=== GIVEN ENTRIES ===

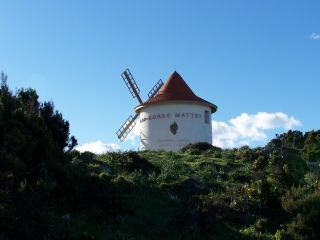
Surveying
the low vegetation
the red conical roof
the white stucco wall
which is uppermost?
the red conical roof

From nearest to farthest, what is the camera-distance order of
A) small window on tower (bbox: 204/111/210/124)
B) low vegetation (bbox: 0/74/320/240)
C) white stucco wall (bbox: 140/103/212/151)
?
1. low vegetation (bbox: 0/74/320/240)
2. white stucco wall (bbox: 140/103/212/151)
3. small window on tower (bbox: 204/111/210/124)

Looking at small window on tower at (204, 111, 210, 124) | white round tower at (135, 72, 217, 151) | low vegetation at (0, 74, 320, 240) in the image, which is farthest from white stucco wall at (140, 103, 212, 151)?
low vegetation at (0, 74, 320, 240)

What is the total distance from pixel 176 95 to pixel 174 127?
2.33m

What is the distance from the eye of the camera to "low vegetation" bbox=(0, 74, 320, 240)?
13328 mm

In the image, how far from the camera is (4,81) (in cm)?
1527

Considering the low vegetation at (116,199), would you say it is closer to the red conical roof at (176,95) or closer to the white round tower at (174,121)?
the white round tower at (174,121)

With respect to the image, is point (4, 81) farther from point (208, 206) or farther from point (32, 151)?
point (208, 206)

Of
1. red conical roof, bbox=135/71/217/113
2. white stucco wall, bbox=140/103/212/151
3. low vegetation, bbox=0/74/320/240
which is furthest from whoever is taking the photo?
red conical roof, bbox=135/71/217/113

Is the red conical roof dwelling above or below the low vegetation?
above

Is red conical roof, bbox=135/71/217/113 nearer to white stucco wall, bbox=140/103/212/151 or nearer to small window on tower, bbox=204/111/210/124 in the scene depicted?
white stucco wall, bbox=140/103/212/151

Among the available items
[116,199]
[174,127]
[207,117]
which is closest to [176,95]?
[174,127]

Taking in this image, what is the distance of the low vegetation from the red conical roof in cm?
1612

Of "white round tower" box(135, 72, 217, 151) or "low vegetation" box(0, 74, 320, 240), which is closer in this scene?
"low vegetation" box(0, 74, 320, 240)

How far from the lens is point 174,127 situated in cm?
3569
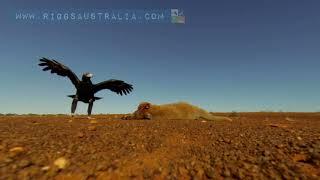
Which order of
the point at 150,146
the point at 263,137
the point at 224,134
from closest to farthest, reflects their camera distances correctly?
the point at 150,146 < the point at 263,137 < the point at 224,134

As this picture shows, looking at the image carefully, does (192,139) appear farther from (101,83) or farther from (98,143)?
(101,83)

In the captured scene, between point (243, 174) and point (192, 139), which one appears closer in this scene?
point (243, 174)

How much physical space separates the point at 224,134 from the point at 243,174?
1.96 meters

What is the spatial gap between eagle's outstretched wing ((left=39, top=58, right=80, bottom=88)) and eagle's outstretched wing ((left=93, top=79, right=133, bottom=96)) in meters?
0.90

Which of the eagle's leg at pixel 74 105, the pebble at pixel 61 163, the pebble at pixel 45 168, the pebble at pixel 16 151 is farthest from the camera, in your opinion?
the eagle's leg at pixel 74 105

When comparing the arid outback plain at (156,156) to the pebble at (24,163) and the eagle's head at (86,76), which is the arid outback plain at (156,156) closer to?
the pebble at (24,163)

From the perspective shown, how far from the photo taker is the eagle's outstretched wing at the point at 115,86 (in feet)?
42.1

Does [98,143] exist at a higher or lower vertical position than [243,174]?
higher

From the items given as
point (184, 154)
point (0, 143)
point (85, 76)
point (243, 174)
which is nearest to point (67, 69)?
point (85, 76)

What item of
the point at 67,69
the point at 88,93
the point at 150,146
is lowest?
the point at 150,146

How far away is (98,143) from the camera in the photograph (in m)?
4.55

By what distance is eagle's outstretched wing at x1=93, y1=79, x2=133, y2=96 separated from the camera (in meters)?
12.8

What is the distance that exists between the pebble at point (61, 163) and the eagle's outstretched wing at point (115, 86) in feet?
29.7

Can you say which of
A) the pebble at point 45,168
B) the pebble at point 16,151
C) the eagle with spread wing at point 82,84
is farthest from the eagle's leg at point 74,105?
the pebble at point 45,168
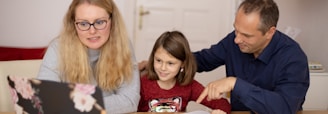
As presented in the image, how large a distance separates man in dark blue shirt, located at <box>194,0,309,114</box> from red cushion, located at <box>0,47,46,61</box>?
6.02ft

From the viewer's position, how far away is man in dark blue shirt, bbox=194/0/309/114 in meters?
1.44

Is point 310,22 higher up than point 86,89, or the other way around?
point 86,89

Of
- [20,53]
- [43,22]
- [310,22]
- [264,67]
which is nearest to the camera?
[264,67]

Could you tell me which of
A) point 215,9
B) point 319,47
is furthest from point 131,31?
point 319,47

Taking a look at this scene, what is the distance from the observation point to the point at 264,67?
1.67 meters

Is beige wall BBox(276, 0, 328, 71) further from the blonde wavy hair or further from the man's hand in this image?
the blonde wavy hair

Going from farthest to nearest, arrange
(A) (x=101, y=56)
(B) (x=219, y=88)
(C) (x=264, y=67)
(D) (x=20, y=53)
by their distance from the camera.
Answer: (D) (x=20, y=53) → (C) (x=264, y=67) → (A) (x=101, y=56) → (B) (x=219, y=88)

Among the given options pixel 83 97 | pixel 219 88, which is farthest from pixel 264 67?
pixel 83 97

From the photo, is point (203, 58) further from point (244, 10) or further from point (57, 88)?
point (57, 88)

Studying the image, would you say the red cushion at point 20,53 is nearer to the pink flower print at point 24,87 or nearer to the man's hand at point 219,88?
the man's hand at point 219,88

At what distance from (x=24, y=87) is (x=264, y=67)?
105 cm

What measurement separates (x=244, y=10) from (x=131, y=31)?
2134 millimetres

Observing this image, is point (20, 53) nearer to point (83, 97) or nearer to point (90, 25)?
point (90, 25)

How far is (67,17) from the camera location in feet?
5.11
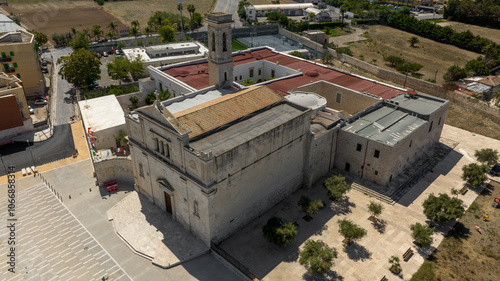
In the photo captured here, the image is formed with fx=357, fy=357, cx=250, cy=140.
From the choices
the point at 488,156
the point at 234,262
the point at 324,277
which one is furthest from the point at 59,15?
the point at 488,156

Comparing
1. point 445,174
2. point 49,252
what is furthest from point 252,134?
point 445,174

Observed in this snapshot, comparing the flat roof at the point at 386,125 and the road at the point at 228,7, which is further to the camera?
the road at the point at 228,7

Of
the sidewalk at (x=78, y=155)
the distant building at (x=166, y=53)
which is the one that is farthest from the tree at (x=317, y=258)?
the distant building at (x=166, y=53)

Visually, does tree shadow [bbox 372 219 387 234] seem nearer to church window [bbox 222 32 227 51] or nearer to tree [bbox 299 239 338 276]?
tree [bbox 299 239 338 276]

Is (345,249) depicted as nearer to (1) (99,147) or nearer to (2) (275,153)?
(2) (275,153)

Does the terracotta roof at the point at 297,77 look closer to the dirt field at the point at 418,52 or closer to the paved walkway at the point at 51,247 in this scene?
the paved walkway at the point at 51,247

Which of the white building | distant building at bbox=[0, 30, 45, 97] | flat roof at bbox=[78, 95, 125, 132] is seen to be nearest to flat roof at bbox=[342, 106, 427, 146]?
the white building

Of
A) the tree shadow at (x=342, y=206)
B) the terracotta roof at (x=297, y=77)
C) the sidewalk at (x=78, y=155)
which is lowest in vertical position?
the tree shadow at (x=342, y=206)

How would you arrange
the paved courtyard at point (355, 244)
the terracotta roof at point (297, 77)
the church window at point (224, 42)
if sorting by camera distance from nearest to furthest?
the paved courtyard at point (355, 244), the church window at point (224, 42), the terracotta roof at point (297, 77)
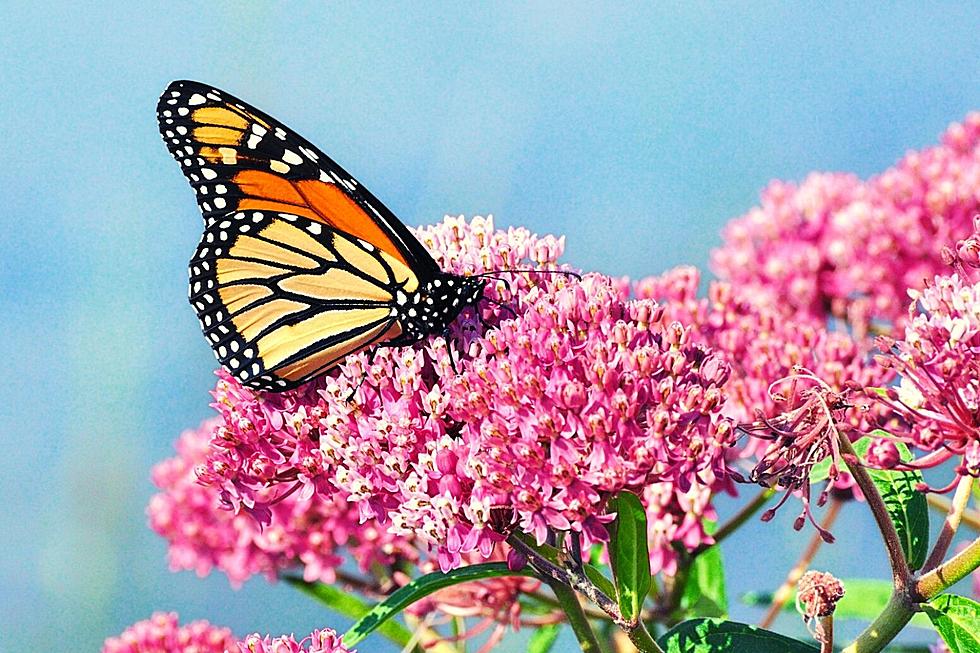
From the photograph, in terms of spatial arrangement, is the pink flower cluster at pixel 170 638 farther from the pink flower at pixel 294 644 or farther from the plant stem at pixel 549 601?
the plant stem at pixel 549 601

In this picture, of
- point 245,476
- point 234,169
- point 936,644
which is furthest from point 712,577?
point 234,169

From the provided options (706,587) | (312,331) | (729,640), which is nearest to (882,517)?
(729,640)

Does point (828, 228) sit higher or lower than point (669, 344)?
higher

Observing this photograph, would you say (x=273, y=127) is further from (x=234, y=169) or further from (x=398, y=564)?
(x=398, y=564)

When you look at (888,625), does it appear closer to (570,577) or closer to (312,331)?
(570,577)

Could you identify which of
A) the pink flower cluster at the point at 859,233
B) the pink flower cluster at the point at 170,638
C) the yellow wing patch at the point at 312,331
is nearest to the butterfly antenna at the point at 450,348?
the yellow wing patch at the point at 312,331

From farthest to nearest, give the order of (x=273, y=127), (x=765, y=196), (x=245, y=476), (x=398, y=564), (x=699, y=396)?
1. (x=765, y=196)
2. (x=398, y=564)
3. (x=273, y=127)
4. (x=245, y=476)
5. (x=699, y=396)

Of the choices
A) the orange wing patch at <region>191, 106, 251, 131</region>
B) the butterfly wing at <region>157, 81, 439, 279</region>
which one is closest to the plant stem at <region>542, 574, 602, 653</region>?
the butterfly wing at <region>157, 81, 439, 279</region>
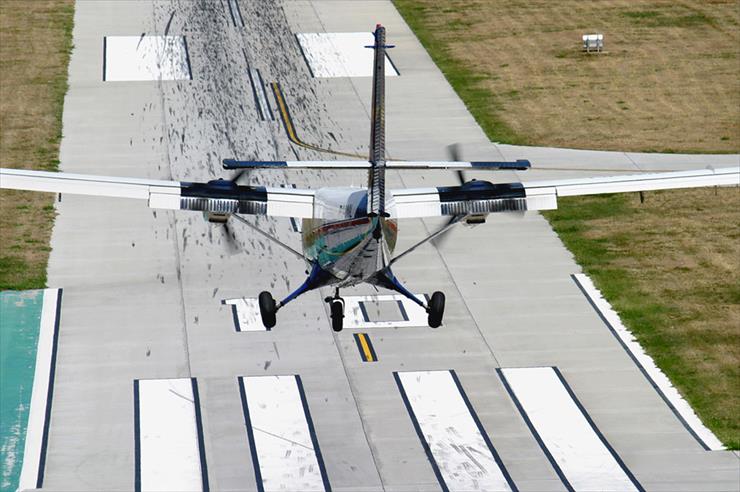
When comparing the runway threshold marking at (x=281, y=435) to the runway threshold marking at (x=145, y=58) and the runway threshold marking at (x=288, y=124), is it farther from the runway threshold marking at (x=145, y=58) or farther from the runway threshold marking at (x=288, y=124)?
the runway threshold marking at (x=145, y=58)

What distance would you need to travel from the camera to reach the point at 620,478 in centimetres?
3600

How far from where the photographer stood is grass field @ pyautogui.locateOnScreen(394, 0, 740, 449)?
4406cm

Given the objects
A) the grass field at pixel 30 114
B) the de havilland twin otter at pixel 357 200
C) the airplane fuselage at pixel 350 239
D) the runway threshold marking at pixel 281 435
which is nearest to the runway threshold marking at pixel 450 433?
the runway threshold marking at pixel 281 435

===

-- PROBLEM REQUIREMENTS --
Update the part of the listing that opens with the line containing "Could you identify which of" and closes with the end of the listing, replacing "pink flower cluster" with "purple flower cluster" and leaving everything else unchanged. Leave the pictures out of your answer.

-- EXERCISE ANSWER --
Could you identify which of
A) the purple flower cluster at the point at 859,233
B) the purple flower cluster at the point at 170,638
C) the yellow wing patch at the point at 312,331
is nearest to the butterfly antenna at the point at 450,348?
the yellow wing patch at the point at 312,331

From farthest to nearest, give the order of (x=273, y=127), (x=765, y=196), (x=245, y=476), (x=398, y=564), (x=699, y=396)?
1. (x=765, y=196)
2. (x=398, y=564)
3. (x=273, y=127)
4. (x=245, y=476)
5. (x=699, y=396)

Of the choices
A) the orange wing patch at <region>191, 106, 251, 131</region>
B) the butterfly wing at <region>157, 81, 439, 279</region>
which one is closest to the plant stem at <region>542, 574, 602, 653</region>?
the butterfly wing at <region>157, 81, 439, 279</region>
When comparing the runway threshold marking at (x=281, y=435) to the runway threshold marking at (x=145, y=58) and the runway threshold marking at (x=288, y=124), is it farther from the runway threshold marking at (x=145, y=58) or farther from the runway threshold marking at (x=288, y=124)?
the runway threshold marking at (x=145, y=58)

What distance would you need to travel from the camera to reach the point at 620,478 in centimetres?
3600

How far from where the photographer stood is grass field @ pyautogui.locateOnScreen(394, 0, 740, 449)?
4406cm

Given the objects
A) the grass field at pixel 30 114
B) the de havilland twin otter at pixel 357 200
C) the airplane fuselage at pixel 350 239
D) the runway threshold marking at pixel 281 435
which is nearest to the runway threshold marking at pixel 450 433?
the runway threshold marking at pixel 281 435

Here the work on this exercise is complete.